Aiming to optimize queries in large datasets, we can use a dimensional model. 
We will use Ralph Kimball data warehouse principles and build a Star Schema model.


### `Dimensional Tables`
- **dim_calendar** - Dimension with date information
- **dim_cod** - Dimensions with codes  - Low cardinality Dimensions (Junk Dimension): 
  - **user_origin** - API vs. Files
  - **access_from** - mobile vs. computer
  - **payment_method** - Pix vs. Boleto vs. Cartão
  - **percent_discount** - 5% vs. 10% vs. 15%
- **dim_courses** - Dimensão responsável por armazenar as informações de Curso.
- **dim_user** - Dimensão responsável por armazenar as informações de Alunos.


All tables will have a **Surrogate Key (SK)** column that will be creeated with the **`<col_name> BIGINT GENERATED ALWAYS AS IDENTITY`** command. Spark will populate this column in execution time with an incremental value (incremental(1,1). )


### 3.1 `Sale Dimensions`  

In [0]:
spark.sql( """
    CREATE TABLE IF NOT EXISTS gold.dim_calendar(
        sk_tempo BIGINT GENERATED ALWAYS AS IDENTITY,
        date DATE,
        year INT, 
        month STRING,
        month_year INT,
        day_week_int INT, 
        day_week STRING,
        fl_day_week BOOLEAN,
        day_month INT,
        fl_last_month_day INT,
        day_year INT,
        week_year INT,
        bimonthly INT,
        quarter INT, 
        semester INT, 
        dt_load TIMESTAMP
    )  
""")

spark.sql("""

**Things to do:**
**a)** Whose data warehouse principles does the star schema text say will be used?
**b)** Please copy the star schema text word for word from "We will use" to "informações de Curso.".

(Records of scene-based questions)
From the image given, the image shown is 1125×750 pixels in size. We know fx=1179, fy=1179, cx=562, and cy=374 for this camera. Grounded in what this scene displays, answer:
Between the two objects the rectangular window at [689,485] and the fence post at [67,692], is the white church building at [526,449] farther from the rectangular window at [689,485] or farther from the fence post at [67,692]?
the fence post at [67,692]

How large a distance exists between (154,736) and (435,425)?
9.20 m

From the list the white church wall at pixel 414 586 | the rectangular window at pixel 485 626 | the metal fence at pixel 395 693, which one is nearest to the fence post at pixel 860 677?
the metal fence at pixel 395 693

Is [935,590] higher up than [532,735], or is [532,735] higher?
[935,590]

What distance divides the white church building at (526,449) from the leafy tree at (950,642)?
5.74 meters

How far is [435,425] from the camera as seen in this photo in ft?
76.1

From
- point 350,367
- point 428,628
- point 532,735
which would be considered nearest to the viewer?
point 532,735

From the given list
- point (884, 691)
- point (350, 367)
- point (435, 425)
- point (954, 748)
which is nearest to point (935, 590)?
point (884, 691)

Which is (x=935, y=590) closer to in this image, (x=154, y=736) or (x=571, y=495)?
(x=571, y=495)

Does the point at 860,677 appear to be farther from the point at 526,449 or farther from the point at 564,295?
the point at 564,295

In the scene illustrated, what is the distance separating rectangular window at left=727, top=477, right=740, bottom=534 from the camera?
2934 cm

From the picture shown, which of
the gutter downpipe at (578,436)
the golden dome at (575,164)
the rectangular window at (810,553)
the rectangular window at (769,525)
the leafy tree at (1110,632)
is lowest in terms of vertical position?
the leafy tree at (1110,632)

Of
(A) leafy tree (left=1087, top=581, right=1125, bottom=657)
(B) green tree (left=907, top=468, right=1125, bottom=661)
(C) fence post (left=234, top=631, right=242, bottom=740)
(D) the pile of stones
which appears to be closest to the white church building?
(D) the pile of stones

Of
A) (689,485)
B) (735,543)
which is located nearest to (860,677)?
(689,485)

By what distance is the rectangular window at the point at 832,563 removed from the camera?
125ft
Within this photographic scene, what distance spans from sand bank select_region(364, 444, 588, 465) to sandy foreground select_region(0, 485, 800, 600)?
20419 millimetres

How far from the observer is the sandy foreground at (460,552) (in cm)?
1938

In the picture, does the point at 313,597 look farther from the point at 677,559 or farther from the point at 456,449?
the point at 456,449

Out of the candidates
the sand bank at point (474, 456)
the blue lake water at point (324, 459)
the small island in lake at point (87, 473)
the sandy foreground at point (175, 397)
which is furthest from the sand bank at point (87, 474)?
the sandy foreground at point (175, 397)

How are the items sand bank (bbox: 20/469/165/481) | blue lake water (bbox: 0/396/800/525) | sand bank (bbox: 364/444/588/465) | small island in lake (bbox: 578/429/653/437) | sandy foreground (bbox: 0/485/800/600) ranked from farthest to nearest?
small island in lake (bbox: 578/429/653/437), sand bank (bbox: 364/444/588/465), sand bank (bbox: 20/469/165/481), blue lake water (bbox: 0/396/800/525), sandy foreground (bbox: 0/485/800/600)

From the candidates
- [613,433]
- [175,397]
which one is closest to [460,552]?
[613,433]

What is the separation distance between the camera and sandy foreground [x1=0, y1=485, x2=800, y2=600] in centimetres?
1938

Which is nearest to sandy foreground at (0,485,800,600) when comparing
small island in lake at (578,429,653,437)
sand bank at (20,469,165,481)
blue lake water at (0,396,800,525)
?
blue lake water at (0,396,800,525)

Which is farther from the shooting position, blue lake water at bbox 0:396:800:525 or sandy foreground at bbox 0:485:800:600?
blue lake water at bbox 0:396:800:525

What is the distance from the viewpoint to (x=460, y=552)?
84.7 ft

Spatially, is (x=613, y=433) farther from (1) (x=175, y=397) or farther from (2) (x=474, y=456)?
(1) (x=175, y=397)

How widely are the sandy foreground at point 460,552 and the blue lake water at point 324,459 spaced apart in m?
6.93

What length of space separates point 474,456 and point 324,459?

**Task-by-task solutions:**
**a)** Ralph Kimball's.

**b)**
We will use Ralph Kimball data warehouse principles and build a Star Schema model.


### `Dimensional Tables`
- **dim_calendar** - Dimension with date information
- **dim_cod** - Dimensions with codes  - Low cardinality Dimensions (Junk Dimension): 
  - **user_origin** - API vs. Files
  - **access_from** - mobile vs. computer
  - **payment_method** - Pix vs. Boleto vs. Cartão
  - **percent_discount** - 5% vs. 10% vs. 15%
- **dim_courses** - Dimensão responsável por armazenar as informações de Curso.